Sidebar: Outsourcing cloud build-out
Service providers facing competitive pressure to launch cloud services but lack capital to do so are turning to telecom outsourcing services. Like their own customers, carriers are looking to minimize their upfront capital expenses by outsourcing various pieces of their cloud deployments, says Amy Larsen DeCarlo, principal analyst at Current Analysis.
"Service providers are spending a lot of money investing in their networks and a lot of that money is going into the wireless infrastructure," she said. "They don't have a lot of money to dedicate to data center-based services... so they want something that's cost-effective."
Some are looking for turnkey cloud computing equipment packages that vendors have pre-assembled, says to Lew Tucker, VP and CTO of cloud computing at Cisco Systems. This approach offers carriers a quicker time to market for large-scale deployments by dictating the service objectives but leaving the cloud infrastructure design, testing, integration and configuration to the vendor.
"Our objective is for service providers to spend less time bringing up the basic infrastructure so they can spend more time on making each of their service offerings the best in the market," Tucker said.
These turnkey options mitigate the risk of building out the infrastructure "before one sale is made," said Lauren Robinette, principal analyst at ACG Research. "Cisco [is] managing the infrastructure... until the service provider directly takes on this business."
But there's a catch to this kind of telecom outsourcing for cloud deployment: lock-in with a single vendor.
Larger telecom cloud vendors such as Alcatel-Lucent, Ericsson and Huawei "take a more pure 'outsource your multi-vendor platform [to us]'" approach similar to HP and IBM, partnering with various cloud infrastructure vendors, Robinette said. Those vendor-agnostic services generally appeal more to service providers than the "pure Cisco-only" approach, she said.
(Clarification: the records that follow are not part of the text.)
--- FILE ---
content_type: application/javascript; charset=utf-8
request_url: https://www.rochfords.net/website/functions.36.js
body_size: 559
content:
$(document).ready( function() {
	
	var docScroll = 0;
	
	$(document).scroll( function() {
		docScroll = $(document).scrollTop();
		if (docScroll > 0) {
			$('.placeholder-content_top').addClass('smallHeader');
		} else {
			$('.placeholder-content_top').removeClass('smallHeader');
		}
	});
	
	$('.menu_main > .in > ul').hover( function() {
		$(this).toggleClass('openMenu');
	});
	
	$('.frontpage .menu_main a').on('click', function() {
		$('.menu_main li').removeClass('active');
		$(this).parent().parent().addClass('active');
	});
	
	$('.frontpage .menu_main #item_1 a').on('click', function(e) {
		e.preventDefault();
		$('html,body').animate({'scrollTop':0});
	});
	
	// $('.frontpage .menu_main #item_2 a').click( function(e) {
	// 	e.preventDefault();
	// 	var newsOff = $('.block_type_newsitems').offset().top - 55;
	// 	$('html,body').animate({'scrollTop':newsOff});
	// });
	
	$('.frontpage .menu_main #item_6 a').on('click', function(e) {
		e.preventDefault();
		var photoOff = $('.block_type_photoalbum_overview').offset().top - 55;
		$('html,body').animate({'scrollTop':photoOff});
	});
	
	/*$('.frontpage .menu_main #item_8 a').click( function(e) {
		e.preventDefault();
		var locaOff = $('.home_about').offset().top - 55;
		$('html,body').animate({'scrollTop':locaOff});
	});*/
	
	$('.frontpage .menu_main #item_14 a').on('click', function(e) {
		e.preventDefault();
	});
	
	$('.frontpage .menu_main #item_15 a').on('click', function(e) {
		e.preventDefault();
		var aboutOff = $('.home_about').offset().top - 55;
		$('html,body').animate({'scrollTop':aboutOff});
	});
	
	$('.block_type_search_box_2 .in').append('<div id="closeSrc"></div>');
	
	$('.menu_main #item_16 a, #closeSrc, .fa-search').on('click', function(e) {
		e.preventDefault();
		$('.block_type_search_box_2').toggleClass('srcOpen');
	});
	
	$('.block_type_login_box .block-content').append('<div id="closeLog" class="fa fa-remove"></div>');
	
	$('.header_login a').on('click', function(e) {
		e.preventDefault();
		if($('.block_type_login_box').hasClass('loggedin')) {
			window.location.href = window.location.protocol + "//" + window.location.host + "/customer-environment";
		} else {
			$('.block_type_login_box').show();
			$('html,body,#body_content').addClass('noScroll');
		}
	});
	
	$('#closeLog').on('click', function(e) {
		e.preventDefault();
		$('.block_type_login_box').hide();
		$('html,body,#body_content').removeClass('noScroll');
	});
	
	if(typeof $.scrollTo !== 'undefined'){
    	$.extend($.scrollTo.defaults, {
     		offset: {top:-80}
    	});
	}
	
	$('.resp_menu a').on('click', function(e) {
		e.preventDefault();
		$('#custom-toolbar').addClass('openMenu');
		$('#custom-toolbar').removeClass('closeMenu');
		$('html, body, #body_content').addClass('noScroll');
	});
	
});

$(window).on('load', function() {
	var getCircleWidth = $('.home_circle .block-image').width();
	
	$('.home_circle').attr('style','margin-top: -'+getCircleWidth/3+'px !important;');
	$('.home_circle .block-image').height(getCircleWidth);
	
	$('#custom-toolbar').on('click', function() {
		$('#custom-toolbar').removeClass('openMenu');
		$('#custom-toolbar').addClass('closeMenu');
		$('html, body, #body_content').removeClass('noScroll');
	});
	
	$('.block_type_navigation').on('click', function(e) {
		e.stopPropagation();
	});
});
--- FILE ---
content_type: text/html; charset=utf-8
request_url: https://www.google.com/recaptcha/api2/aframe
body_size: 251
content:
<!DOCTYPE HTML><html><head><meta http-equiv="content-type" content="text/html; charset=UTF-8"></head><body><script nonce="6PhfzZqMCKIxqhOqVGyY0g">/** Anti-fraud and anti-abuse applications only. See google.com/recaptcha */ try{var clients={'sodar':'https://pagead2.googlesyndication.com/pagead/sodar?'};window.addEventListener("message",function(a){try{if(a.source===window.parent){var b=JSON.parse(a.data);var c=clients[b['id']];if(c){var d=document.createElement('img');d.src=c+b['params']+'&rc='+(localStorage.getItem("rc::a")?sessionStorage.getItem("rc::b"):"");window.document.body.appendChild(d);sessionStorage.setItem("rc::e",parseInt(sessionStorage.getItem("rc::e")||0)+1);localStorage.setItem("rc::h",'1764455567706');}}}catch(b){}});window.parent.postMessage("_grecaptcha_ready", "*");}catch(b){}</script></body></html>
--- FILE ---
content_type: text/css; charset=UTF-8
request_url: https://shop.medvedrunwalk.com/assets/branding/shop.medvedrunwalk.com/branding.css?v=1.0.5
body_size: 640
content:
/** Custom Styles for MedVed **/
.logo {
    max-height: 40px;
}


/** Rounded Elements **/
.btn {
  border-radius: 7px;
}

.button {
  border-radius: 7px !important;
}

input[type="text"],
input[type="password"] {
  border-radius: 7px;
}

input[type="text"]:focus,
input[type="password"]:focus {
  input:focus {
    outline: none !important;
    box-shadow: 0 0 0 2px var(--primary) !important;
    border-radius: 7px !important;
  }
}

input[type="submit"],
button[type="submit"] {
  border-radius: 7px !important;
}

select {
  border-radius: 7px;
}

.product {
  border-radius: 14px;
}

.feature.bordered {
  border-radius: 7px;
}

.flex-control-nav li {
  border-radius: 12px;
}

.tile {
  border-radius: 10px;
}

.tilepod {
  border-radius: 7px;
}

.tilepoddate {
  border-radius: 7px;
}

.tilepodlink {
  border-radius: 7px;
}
DeCarlo cautioned that service providers may not be able to differentiate their cloud services as easily if they adopt telecom outsourcing services that uniformly pre-package cloud infrastructure - especially if business enterprises demand further customization that requires carriers to enlist the vendor again.
"Then you're going to have to spend for extra development cycles," she said. "On the flip side, the providers that have built their own stuff and are incredibly flexible might [have] some barriers they run into that we don't see right now."